Before I adress your questions in more detail, I would like to ask you if you are diagnosed with any cluster B disorders, or if that is something you believe is true about yourself?
In general terms there have been some suggestions in literature about BPD and NPD that actually as a combination there can turn up a dynamic that sort of, (in a dysfunctional way, but depending on where you are standing also can seem functional), makes such a r/s sustainable... .
One of the people I have seen writing about it is Sam Vaknin, (however a somewhat controversial writer, since he is not educated in psychology but something entirely different but claims to be a diagnosed NPD himself and writes about it). He has stated that a borderline person due to their unstable mind and problems in sustaining feelings becomes more of a challenge to a pw NPD, since those factors keep the narcissist in what he calls the hunting mode for longer periods of time. (My guess is what he calls the hunting mode is what here more often is referred to as the idealization phase... .).

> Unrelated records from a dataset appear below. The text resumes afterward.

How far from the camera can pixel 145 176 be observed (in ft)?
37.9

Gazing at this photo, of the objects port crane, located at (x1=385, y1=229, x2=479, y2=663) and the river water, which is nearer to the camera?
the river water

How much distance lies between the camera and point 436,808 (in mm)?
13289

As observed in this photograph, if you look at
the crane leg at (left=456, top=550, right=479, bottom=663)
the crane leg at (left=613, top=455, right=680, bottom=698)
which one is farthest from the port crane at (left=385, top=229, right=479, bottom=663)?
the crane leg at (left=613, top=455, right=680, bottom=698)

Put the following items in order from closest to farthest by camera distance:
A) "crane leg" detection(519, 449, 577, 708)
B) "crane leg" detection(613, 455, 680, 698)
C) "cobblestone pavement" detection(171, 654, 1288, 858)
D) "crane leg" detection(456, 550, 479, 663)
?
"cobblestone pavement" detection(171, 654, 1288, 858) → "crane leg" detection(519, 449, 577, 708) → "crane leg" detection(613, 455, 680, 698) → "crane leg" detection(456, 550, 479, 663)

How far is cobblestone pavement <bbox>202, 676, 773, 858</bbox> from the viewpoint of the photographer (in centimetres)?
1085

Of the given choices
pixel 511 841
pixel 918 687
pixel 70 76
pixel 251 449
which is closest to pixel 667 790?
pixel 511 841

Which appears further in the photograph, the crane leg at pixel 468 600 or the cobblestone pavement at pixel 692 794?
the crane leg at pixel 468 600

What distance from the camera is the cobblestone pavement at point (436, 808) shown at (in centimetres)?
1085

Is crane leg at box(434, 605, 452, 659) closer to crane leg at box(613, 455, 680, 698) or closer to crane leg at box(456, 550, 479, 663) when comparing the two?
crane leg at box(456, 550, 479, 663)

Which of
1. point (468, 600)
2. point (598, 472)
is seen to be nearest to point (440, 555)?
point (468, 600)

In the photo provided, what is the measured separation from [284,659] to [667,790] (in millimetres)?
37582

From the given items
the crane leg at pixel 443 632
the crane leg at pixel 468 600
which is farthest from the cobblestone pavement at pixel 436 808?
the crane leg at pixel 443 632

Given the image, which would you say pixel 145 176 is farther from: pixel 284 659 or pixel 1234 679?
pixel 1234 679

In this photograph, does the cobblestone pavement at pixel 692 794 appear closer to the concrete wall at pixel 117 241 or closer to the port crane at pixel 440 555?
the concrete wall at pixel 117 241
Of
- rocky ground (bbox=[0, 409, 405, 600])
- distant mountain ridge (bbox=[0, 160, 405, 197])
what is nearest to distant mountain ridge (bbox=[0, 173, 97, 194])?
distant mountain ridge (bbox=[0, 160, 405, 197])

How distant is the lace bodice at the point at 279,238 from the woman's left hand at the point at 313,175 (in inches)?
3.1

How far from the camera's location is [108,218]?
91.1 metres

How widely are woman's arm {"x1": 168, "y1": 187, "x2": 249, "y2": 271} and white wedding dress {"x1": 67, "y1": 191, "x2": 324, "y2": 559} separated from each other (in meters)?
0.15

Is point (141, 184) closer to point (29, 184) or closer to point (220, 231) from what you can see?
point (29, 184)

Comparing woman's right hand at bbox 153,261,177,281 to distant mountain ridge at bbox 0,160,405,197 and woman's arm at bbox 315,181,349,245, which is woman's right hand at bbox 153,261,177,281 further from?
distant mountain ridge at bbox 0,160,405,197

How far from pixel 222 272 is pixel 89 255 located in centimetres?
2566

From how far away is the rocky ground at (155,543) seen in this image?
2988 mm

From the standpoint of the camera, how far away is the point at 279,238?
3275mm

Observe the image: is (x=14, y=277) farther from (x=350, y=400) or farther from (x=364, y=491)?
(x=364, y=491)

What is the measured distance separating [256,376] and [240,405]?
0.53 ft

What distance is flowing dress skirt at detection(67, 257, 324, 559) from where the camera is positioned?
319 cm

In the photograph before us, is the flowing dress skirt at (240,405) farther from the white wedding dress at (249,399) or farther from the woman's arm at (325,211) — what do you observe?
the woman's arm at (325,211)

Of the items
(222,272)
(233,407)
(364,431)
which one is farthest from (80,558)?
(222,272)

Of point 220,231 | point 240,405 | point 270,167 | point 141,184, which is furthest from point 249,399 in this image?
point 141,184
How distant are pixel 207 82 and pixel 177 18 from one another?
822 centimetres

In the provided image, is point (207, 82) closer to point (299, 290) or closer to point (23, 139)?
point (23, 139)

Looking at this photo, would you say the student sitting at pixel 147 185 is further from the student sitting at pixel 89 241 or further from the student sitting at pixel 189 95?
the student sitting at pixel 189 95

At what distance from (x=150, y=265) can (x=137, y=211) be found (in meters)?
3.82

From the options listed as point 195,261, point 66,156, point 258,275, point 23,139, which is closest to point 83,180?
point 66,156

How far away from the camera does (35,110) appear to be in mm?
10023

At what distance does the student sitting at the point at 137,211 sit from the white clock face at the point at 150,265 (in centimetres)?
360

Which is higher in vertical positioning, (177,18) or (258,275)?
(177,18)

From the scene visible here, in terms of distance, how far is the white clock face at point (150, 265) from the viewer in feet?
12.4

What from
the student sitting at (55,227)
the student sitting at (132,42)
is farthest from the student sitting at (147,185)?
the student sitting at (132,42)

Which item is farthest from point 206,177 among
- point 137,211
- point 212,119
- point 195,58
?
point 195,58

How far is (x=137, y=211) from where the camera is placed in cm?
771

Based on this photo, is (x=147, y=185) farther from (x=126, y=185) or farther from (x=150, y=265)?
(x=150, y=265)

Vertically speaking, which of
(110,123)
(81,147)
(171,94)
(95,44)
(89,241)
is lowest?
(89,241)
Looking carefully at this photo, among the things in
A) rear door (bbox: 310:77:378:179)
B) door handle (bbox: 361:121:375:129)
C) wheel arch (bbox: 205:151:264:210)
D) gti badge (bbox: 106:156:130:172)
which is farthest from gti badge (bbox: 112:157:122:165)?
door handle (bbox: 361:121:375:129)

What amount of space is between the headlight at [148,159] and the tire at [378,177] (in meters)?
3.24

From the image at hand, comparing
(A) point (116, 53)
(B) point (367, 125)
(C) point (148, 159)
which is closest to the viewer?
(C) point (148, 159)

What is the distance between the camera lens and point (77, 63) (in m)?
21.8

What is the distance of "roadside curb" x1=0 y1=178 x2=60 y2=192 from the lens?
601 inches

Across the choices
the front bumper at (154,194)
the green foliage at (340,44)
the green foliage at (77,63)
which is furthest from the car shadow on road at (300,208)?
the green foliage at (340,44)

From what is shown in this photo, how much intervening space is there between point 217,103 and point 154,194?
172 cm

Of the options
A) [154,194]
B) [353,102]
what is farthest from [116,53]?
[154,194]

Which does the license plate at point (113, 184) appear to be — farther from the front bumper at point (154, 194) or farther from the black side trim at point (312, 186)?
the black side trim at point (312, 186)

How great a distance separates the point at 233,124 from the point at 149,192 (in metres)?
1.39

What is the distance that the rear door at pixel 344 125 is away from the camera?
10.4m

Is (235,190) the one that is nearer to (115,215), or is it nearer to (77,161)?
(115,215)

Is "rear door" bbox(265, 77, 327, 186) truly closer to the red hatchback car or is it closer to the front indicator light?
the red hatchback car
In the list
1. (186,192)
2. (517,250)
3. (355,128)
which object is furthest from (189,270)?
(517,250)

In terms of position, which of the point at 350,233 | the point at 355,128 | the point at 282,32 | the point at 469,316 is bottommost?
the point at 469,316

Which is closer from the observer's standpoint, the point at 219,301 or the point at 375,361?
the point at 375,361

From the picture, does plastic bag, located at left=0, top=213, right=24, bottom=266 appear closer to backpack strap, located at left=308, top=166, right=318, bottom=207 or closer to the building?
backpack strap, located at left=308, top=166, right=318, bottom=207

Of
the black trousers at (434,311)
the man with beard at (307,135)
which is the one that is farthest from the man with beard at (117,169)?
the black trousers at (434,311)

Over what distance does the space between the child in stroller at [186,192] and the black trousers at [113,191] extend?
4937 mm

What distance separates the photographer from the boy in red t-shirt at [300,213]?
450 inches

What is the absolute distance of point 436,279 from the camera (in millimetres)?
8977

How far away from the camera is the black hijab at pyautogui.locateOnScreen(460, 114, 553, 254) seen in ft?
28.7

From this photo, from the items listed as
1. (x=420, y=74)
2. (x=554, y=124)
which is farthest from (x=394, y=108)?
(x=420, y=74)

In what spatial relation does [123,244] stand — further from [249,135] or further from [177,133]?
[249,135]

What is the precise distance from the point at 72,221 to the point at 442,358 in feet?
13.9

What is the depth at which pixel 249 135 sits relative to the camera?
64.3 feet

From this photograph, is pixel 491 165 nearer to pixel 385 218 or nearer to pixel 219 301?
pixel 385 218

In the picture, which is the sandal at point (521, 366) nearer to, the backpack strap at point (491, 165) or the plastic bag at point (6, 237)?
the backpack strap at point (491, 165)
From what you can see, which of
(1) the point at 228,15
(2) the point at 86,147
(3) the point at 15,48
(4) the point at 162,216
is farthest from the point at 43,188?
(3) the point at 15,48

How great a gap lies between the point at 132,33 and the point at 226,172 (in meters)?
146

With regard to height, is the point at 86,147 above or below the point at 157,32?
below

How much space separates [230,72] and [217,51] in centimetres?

And through that the narcissistic party doesn't loose interest in the partner as fast... .
On the other hand the borderline party is less sensitive to the narcissists selfishness, since the borderline usually have a fair amount of that him or herself... .And as long as the borderline feels the narcissist is hunting for them, they feel validated... .
Now all of that is just theory here... .And there is no telling if there is any truth to this whatsoever!
So back to you! What are the problems you are having in your r/s?
What is it you feel you are loosing?
You write that you feel helplessness... .In what way?
And what would be the wished for redemption that you are seeking?
I know it takes a lot of courage to delve into this personal inventory when dealing with the dynamics of a relationship - so kudos to you for doing it!